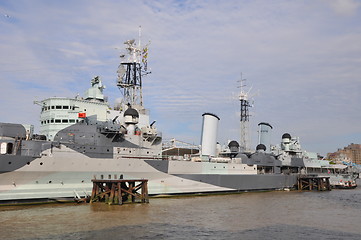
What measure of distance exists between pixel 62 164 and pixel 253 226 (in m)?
12.0

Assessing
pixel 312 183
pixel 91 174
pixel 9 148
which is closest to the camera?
pixel 9 148

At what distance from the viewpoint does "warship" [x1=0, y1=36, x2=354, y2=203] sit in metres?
18.6

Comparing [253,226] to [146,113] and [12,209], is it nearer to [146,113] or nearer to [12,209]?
[12,209]

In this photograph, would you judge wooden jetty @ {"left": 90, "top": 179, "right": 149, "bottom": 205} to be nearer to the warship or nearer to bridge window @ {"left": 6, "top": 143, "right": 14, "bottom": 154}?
the warship

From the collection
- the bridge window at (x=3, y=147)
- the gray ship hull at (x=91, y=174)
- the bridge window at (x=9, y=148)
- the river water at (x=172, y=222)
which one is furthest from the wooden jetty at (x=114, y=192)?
the bridge window at (x=3, y=147)

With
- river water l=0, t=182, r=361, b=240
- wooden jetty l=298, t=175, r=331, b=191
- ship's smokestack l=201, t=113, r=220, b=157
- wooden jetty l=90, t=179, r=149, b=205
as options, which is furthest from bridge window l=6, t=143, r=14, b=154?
wooden jetty l=298, t=175, r=331, b=191

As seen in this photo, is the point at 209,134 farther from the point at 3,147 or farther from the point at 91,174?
the point at 3,147

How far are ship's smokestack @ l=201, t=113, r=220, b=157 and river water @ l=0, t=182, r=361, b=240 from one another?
35.3 feet

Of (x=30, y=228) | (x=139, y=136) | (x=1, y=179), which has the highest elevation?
(x=139, y=136)

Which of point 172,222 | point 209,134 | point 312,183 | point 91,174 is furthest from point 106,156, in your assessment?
point 312,183

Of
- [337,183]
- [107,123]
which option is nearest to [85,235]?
[107,123]

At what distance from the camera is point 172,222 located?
49.4 ft

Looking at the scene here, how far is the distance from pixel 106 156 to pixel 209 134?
12.8 m

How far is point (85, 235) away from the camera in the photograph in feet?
39.3
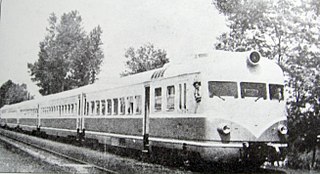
......
**What you will do**
Count how many lines in the items above contain the string "warship". Treat uppercase and lowercase as different, and reply with the number alone.

**Response below**
3